Por el otro, que la queja proviene de un grupo de ciudadanos comprometidos con el cuidado del ambiente, quienes durante más de dos décadas expresamos públicamente los argumentos que soportan la afirmación de que la Comarca Lagunera atraviesa por una seria crisis hídrica, argumentos que tanto el gobierno federal o los gobiernos locales omitieron o, incluso rechazaron, a pesar de la contundencia de las evidencias que presentábamos con los datos duros provenientes de estudios oficiales y académicos, y de las manifestaciones claras de la misma a través del desabasto de agua que sufren las familias en sus viviendas y de las afectaciones en la salud que padecen miles de laguneros por ingerir involuntariamente agua contaminada.
Tales argumentos fueron reconocidos por la Corte, donde desempeñó un papel clave la ministra Norma Piña al atraer el caso que el juez federal había rechazado y que finalmente otro ministro resolvió al ser designada la ministra Piña Presidenta de esta instancia superior del poder judicial. En este proceso jurídico que un juez federal se negó a abordar al negar el amparo promovido por la asociación Civil Prodefensa del Nazas, la organización campesina Desarrollo Cardenista de La Comarca Lagunera y varios ciudadanos integrantes del colectivo Encuentro Ciudadano Lagunero, fue resuelto con una sentencia que ordena a las entidades del gobierno federal, la Secretaría de Medio Ambiente y Recursos Naturales y la Comisión Nacional del Agua, a subsanar diez y nueve omisiones que provocaran se sobreexplotara el Acuífero Principal.
Con lo anterior se denota que no fue algún político, sea legislador federal o local, alcalde o gobernador, quien se preocupara por promover acciones legales para resolver ese desequilibrio ecológico que pone en riesgo el desarrollo presente y futuro de la Comarca Lagunera, ya que de no acatarse la sentencia existe el riesgo de que quienes habitamos en ella enfrentemos en el futuro próximo un escenario no deseable de inseguridad hídrica.

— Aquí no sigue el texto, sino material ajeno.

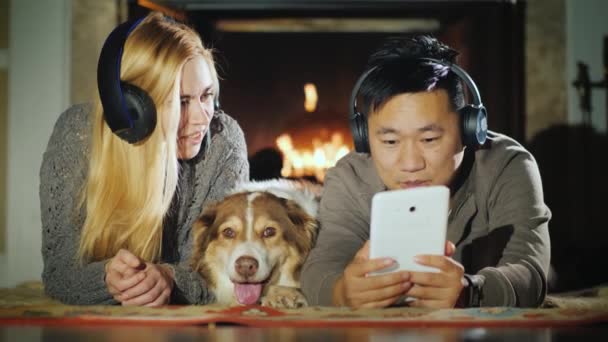 Um jovem casal está usando um tablet perto da lareira. Ao lado deles está o cão deles. Tecnologia e conforto no conceito de casa — Vídeo de Stock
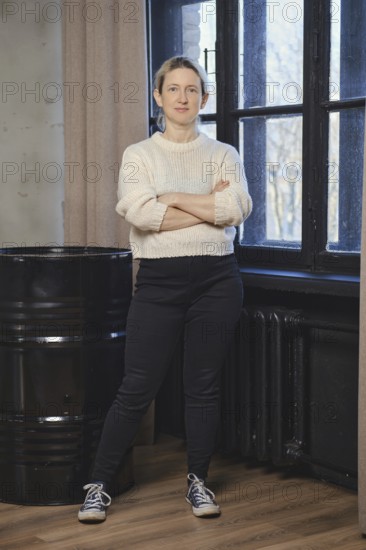 A woman stands with arms crossed, dressed in a white sweater and dark pants, exuding confidence in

Tampoco hubo iniciativa que proviniera de algún grupo o cámara empresarial, o de cualquier integrante de las élites económica de la región. Fuimos ciudadanos comunes quienes lo hicimos.
Durante más de dos décadas hemos expresado públicamente los señalamientos sobre la crisis hídrica regional y el talón de Aquiles de esta, la sobreexplotación del Acuífero Principal, tiempo en el cual siempre estuvimos convencidos de que los argumentos presentados eran irrefutables y de graves consecuencias si no se reconocía y enfrentaba dicha crisis. El tiempo y la Suprema Corte de Justicia de la nación nos dieron la razón.
Ahora lo que sigue es definir como se subsanan las omisiones en que incurrieron la Semarnat y la Conagua, proceso que esperemos si bien no sea terso, ni tampoco sinuoso, a pesar de las resistencias o cualquier otro tipo de acciones que realicen quienes se opongan a resolver el problema del agua en La Laguna. Por ello es fundamental que los ciudadanos que habitamos en esta región nos preocupemos por informarnos y participar, en la medida de lo posible, en la forma y fondo en que se lleve a cabo el cumplimiento de esta sentencia judicial.